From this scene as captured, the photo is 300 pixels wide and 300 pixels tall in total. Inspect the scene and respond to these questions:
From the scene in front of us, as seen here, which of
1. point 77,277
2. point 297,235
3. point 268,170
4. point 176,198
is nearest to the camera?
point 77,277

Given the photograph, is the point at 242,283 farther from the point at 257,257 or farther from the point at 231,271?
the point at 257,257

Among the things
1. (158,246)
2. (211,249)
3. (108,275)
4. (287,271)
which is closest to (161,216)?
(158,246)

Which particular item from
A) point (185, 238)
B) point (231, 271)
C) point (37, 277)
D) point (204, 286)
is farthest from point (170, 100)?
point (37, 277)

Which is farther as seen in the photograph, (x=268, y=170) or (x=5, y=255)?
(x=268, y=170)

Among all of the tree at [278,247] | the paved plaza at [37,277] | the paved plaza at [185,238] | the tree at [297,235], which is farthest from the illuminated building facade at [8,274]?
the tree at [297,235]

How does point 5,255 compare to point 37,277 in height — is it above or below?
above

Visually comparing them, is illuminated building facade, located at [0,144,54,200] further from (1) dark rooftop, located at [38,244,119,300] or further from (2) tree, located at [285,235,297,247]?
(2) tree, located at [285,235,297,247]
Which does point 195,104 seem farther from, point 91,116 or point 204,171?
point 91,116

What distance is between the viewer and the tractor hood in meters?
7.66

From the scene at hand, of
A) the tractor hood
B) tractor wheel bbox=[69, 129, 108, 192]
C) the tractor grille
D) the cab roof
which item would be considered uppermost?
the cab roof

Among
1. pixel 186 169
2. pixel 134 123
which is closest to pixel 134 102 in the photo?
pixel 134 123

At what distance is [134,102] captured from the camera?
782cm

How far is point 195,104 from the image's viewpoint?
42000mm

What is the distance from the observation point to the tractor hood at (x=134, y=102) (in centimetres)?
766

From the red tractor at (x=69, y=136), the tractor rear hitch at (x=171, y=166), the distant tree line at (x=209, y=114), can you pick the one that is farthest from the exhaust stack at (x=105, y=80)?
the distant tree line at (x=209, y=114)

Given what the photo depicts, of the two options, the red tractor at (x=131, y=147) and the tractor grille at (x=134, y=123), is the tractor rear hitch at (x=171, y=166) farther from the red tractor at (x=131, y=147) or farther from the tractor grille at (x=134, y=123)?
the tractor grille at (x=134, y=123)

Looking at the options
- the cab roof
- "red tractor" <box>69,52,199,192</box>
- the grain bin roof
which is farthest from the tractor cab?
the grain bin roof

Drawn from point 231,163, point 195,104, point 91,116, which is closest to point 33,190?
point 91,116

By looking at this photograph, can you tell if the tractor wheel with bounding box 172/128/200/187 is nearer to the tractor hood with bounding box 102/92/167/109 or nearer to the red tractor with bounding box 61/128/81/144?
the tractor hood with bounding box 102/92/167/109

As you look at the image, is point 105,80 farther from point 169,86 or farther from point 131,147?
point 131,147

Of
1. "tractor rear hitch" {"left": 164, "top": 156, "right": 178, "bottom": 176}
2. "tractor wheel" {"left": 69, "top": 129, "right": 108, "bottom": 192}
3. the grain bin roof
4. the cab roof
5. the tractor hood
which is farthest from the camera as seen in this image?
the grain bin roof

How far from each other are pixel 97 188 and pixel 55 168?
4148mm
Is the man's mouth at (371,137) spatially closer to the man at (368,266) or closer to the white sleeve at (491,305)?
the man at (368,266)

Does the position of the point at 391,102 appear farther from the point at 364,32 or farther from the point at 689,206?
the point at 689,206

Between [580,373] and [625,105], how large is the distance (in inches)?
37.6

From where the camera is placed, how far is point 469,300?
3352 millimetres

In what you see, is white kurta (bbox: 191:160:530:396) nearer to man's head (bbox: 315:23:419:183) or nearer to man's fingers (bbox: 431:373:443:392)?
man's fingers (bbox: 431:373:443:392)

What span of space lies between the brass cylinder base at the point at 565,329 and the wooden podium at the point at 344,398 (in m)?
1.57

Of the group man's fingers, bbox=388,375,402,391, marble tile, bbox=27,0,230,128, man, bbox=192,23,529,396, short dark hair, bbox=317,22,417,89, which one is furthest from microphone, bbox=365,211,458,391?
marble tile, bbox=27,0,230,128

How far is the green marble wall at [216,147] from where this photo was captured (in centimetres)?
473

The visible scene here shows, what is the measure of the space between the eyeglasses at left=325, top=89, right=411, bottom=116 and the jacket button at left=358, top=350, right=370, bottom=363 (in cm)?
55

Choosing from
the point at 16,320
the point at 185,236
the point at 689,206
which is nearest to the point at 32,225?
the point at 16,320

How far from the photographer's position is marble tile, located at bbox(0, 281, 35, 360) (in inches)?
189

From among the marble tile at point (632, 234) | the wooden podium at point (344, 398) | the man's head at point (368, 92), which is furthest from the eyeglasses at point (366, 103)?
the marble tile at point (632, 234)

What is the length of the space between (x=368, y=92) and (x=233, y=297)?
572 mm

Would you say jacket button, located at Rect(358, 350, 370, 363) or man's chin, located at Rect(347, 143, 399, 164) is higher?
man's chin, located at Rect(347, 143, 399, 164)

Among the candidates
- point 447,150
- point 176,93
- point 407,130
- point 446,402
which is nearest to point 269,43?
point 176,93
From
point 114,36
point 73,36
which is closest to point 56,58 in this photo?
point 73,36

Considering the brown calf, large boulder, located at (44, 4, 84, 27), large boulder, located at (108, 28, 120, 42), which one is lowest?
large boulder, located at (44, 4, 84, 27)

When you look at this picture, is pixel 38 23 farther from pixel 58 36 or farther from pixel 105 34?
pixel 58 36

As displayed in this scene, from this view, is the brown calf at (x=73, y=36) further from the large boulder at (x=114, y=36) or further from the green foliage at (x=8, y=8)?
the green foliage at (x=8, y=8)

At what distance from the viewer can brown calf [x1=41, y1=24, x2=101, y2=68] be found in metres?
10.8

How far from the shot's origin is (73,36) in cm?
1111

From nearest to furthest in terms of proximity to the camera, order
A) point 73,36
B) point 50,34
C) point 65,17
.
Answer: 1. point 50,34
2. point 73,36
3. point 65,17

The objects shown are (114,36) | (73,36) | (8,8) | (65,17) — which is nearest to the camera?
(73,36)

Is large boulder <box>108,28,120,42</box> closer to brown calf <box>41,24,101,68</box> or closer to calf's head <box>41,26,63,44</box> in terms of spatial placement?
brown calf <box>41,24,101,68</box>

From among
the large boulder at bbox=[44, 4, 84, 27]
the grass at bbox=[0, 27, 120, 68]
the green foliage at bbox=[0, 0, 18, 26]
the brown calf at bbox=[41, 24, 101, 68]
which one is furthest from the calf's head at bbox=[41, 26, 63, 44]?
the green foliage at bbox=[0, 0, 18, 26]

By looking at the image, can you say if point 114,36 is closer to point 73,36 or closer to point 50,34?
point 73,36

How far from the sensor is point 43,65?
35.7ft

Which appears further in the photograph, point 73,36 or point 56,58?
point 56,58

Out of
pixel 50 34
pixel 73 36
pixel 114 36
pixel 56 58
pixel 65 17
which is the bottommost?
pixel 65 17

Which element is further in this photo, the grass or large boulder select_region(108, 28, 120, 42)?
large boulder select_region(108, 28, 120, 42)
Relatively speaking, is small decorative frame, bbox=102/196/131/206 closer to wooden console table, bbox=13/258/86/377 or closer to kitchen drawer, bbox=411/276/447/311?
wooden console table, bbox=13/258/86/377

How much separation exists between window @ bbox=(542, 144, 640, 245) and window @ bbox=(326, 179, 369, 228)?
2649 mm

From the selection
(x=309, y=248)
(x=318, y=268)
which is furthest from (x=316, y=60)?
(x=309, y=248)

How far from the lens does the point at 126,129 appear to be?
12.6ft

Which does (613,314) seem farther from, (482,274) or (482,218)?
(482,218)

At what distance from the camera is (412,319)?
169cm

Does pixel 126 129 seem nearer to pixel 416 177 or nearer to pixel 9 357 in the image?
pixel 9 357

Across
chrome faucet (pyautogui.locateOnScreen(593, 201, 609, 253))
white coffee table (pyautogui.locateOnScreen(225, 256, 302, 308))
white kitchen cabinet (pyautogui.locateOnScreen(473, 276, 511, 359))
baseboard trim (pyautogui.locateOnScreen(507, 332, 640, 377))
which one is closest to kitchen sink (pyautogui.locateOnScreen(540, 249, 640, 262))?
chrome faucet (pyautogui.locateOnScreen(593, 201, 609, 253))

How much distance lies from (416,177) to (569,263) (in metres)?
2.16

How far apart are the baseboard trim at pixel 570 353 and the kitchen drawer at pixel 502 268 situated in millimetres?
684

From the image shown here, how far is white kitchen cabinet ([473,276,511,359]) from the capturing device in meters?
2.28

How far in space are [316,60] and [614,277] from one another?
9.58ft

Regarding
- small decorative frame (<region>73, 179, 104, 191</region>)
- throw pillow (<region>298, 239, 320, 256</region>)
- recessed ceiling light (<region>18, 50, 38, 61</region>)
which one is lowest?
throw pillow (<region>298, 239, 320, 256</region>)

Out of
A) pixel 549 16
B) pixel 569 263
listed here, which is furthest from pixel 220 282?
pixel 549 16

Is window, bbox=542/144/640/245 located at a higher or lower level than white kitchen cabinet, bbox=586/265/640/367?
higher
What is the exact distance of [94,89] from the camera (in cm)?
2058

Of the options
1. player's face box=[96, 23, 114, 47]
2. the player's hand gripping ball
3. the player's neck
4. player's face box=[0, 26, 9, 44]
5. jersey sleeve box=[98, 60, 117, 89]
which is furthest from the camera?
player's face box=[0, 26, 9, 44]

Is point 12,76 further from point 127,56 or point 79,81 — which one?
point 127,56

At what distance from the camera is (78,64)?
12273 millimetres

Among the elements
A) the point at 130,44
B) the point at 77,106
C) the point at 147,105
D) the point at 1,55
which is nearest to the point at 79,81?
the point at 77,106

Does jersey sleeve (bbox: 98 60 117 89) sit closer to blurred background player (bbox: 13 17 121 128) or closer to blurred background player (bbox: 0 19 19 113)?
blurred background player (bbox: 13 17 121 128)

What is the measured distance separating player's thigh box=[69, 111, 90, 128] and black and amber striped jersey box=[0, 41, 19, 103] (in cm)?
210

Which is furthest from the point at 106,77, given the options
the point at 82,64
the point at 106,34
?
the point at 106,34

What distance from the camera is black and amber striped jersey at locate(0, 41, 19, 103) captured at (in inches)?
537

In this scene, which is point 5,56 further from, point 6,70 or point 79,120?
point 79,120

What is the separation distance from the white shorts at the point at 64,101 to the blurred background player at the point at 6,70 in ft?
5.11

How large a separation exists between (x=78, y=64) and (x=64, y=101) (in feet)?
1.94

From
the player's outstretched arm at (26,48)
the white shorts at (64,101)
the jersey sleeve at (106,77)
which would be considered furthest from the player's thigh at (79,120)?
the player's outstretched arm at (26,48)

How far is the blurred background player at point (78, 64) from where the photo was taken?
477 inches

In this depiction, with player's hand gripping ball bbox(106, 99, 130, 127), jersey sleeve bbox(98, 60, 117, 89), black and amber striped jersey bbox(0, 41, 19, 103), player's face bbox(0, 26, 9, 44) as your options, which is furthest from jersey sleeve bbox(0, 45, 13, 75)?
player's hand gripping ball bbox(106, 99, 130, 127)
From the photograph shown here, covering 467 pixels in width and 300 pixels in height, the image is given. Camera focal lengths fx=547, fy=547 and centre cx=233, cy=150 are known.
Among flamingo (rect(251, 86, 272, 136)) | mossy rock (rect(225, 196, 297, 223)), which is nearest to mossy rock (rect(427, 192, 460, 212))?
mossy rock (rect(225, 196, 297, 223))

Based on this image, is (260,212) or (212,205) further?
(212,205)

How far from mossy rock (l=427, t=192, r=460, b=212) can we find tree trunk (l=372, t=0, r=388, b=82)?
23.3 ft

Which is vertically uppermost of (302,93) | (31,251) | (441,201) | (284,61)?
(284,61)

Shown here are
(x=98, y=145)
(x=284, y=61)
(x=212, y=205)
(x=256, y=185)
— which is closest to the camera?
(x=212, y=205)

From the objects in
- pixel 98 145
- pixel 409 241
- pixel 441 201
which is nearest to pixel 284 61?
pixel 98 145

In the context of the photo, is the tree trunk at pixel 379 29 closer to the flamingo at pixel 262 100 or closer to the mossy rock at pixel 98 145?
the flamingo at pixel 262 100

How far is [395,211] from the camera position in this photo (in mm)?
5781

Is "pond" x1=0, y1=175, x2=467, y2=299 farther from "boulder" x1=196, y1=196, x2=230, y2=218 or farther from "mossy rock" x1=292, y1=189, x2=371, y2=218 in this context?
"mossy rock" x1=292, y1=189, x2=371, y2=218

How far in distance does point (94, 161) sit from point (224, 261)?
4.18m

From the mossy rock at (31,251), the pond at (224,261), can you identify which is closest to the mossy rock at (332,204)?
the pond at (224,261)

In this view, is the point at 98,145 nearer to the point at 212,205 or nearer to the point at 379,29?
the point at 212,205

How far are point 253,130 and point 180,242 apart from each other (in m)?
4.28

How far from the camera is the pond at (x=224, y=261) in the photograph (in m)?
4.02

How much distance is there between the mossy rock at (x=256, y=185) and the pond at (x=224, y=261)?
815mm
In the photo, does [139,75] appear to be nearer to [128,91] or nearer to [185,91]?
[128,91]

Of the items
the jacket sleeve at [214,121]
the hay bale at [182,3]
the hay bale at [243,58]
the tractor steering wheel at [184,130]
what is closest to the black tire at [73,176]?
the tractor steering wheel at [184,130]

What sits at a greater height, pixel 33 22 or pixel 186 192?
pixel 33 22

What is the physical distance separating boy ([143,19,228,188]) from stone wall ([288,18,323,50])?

*SET PROBLEM*. Rewrite the lines from the one containing "In this view, is" through the end of the material, inclusive, putting "straw bale" wherever "hay bale" appears and leaving everything else unchanged.

*EXERCISE OUTPUT*.
In this view, is the point at 98,145 nearer to the point at 212,205 or nearer to the point at 379,29?
the point at 212,205

How far are point 253,130 and point 180,242 apart from each other (in m)?
4.28

How far from the camera is the pond at (x=224, y=261) in the photograph (in m)?
4.02

How much distance is there between the mossy rock at (x=256, y=185) and the pond at (x=224, y=261)?
815mm
In the photo, does [139,75] appear to be nearer to [128,91] or nearer to [185,91]?
[128,91]

Of the items
the jacket sleeve at [214,121]
the straw bale at [182,3]
the straw bale at [243,58]
the tractor steering wheel at [184,130]
what is closest to the black tire at [73,176]?
the tractor steering wheel at [184,130]

What sits at a greater height, pixel 33 22 or pixel 186 192?
pixel 33 22

What is the physical distance separating boy ([143,19,228,188]) from stone wall ([288,18,323,50])?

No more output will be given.